WORK REQUEST 1
Summarize the OpenJarvis article in two sentences.
WORK REQUEST 2
Quote the stretch of the OpenJarvis article from "OpenJarvis Brings Local-First" through "efficient local AI.".

QUOTED PASSAGE
Local LLM

OpenJarvis Brings Local-First Personal AI Agents to Ollama

Ollama announced built-in support for OpenJarvis, a local-first personal AI framework from Stanford's Hazy Research and Scaling Intelligence labs. Here is what v1.0 ships, how local-cloud routing works, and the caveats to know.

May 29, 2026·6 min read·1,236 words

On May 28, 2026, Ollama announced that OpenJarvis, an open-source framework for personal AI agents, now runs with Ollama out of the box. OpenJarvis is built by Stanford's Hazy Research and Scaling Intelligence labs as part of their "Intelligence Per Watt" research into efficient local AI.

The short version: OpenJarvis is not another chatbot wrapper. It is a framework for personal agents that run on your own hardware by default, escalate to cloud models only when needed, and treat energy, cost, and latency as first-class metrics alongside accuracy. Here is what shipped, who it is for, and the caveats worth knowing before you install it.

DATA
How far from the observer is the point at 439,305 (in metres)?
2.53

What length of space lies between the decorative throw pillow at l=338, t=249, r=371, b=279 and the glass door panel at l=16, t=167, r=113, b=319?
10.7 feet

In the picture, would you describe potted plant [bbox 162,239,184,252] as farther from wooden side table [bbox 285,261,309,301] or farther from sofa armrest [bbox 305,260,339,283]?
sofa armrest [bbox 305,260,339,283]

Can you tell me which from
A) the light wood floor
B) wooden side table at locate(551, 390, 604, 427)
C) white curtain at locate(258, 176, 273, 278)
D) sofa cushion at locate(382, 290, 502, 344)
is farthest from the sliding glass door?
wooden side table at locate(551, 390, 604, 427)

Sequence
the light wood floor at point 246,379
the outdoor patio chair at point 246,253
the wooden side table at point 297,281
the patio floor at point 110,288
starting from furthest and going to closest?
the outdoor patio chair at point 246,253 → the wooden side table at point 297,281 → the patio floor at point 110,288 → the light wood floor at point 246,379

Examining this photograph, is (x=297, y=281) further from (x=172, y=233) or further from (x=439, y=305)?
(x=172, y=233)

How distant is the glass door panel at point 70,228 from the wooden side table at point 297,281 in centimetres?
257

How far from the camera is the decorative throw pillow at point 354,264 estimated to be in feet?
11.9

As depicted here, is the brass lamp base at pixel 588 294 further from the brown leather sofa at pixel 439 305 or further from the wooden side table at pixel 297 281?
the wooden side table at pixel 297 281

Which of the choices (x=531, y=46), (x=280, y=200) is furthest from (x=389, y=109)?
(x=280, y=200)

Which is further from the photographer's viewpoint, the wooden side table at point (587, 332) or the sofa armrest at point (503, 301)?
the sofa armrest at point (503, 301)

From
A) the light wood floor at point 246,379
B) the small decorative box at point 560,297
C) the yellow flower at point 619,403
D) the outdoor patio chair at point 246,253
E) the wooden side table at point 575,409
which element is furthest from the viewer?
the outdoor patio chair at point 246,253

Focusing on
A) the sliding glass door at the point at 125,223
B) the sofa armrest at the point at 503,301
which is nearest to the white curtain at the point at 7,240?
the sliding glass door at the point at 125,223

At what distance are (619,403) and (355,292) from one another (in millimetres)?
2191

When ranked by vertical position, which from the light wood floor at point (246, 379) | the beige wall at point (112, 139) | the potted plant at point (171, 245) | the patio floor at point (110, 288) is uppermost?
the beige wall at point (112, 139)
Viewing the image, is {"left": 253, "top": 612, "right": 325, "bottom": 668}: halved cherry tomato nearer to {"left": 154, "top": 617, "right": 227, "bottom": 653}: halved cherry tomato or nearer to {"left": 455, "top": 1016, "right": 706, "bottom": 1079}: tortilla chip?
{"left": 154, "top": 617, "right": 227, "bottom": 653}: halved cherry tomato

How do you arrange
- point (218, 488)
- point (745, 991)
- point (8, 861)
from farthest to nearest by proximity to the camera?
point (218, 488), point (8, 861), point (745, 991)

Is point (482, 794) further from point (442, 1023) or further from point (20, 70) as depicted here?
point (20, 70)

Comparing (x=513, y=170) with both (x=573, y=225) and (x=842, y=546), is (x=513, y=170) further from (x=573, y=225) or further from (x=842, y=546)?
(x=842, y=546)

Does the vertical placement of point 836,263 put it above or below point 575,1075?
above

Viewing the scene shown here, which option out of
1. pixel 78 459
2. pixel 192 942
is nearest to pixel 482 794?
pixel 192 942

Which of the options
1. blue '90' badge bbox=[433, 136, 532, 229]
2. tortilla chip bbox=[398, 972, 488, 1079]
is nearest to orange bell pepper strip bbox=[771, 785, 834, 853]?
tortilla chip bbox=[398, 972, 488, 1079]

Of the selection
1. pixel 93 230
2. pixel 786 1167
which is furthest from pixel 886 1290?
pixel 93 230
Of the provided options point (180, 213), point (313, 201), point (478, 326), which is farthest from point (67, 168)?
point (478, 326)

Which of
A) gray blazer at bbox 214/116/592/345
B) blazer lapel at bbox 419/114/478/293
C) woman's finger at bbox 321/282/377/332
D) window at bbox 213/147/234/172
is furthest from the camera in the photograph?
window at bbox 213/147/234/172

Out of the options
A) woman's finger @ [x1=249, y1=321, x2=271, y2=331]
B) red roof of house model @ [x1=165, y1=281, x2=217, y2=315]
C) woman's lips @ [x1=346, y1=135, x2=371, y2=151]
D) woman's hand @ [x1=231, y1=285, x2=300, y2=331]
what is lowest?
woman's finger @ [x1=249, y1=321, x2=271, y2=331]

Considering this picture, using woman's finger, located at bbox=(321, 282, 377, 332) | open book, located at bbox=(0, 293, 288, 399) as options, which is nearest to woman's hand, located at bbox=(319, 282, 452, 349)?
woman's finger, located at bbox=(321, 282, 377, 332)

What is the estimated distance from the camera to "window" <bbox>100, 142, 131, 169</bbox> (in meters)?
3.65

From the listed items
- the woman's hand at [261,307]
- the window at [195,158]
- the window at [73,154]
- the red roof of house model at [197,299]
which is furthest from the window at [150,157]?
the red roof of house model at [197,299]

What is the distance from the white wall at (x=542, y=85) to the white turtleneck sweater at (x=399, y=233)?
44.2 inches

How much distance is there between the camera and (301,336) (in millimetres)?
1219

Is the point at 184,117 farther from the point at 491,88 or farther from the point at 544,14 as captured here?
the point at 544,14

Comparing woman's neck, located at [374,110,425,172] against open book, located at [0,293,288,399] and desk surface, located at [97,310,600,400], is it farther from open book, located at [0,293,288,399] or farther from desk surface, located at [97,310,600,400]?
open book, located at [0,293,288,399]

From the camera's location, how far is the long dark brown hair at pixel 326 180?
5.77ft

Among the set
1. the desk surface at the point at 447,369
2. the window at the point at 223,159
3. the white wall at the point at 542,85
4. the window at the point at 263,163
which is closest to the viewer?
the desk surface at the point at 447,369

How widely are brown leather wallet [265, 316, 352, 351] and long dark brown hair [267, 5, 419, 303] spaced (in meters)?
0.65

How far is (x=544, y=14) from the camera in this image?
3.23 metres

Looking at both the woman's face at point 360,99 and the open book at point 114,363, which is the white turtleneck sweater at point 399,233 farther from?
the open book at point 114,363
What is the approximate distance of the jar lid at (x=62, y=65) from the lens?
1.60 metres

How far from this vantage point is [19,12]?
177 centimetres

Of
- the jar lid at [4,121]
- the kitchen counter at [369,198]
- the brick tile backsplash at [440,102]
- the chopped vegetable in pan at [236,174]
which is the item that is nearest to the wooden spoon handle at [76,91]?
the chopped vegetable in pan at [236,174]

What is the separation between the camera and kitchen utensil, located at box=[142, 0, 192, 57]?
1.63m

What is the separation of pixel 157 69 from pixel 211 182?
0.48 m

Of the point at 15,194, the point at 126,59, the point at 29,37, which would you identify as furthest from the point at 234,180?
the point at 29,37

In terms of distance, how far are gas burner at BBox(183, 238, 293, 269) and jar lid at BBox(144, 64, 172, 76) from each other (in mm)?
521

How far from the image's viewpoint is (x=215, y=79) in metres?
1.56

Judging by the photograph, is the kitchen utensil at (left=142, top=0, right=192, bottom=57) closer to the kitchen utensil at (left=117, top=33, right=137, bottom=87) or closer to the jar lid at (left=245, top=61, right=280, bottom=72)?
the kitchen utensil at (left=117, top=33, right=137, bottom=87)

ANSWER SPACE 1
On May 28, 2026, Ollama announced that OpenJarvis, an open-source framework for personal AI agents built by Stanford's Hazy Research and Scaling Intelligence labs, now runs with Ollama out of the box. OpenJarvis runs personal agents on the user's own hardware by default, escalates to cloud models only when needed, and treats energy, cost, and latency as first-class metrics alongside accuracy.

ANSWER SPACE 2
OpenJarvis Brings Local-First Personal AI Agents to Ollama

Ollama announced built-in support for OpenJarvis, a local-first personal AI framework from Stanford's Hazy Research and Scaling Intelligence labs. Here is what v1.0 ships, how local-cloud routing works, and the caveats to know.

May 29, 2026·6 min read·1,236 words

On May 28, 2026, Ollama announced that OpenJarvis, an open-source framework for personal AI agents, now runs with Ollama out of the box. OpenJarvis is built by Stanford's Hazy Research and Scaling Intelligence labs as part of their "Intelligence Per Watt" research into efficient local AI.